Portia, How are you and your family doing? I hear you when you say taht you are in a strange spot. It sounds like you are detaching more and more each and every day. Yes, it hurts like the dickens because he's not been supportive and didn't want to see you. We can't "assume" that he is w/the ow once again, but time will tell on that one.
Portia, sometimes we have to let them go in order for them to grow up and find their way back to us, if that is what God has planned for us.
Drop the rope and let him go. He needs to learn that you will not be there to provide ego kibbles to him every time he needs them. He needs to learn that he had a wonderful person who was willing to share her life w/him, but he opted to toss it aside. He needs to face the consequences of his actions.
Sending positive vibes your way.
Sit quietly, the answers will reveal themselves when you least expect them to. The past is gone, the present is a gift and you need to focus on today, allow the future to reveal itself when it is ready.
As always, thank you so much for your comments and kind words.
B, we have similar feelings about things, you and I. Here is hoping that we have the strength to make the tough choices and be good to ourselves. This is an unfair and tough situation for all of us.
MizJ -
Originally Posted By: mizjjd
Its been nice getting to know you here on DB. I feel we would be friends in the "real" world. I can see where you will come here less and less on your journey - the nature of this board for most I guess. I want to be sure to tell you good luck, and that I wish the very best to you.
I absolutely feel the same, both you and Snodderly have been with me since my first post and I was so grateful! But...I have to confess, this ride ain't over. My thread is getting long, so I will open a new one with an update. I think I will need everyone's support just as much as ever. Probably a couple of 2x4s as well. And, I will definately try to help out where I can, too.

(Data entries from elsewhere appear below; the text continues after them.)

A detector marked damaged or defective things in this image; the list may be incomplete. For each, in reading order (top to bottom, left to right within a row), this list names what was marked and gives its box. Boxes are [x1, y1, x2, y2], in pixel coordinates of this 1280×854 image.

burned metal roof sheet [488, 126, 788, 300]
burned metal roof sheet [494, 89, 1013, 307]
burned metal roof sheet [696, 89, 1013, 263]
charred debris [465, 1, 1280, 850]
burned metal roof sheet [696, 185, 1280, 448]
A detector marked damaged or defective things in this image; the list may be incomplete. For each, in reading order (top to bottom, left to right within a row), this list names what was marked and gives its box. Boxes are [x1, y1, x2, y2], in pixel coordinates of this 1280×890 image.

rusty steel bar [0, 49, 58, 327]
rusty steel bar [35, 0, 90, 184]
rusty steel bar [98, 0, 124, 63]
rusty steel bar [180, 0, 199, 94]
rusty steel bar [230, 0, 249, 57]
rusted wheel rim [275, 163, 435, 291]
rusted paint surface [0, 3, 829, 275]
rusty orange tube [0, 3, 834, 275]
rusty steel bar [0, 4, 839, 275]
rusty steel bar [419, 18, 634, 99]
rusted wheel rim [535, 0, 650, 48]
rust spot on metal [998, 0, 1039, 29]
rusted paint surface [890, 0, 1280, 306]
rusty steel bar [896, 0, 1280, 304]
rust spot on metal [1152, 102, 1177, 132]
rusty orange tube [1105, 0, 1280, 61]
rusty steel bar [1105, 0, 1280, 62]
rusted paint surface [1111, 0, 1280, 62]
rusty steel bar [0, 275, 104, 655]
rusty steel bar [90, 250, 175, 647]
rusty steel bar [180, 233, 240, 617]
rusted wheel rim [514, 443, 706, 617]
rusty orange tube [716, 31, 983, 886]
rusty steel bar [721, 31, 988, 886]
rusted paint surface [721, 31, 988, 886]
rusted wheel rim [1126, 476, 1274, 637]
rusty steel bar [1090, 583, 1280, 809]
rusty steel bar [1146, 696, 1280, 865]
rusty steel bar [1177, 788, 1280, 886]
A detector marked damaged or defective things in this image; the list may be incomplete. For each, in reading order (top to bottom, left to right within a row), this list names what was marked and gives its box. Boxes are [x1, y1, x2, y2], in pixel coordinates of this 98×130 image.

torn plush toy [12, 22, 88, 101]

And am I wiser? In some ways, yes and in a good way. I will likely never make the same mistakes again. I now know that true hearbreak hurts - really, really hurts! That has given me more empathy. I am too near it yet to know if it was worth the cost of admission.
Snodderly, I think I am going to need your (ahem! everyones!) help "dropping the rope". In fact, I know that I am. I need to find that balance between not nailing the door shut and letting him have a taste (or a big fat swallow) of his consequences but without appearing that I am being vindictive. Such a fine line!
We are doing OK. Packing up the house and sending out the thank you cards, all a bit emotional but bittersweet, too. The funny memories people have shared with us!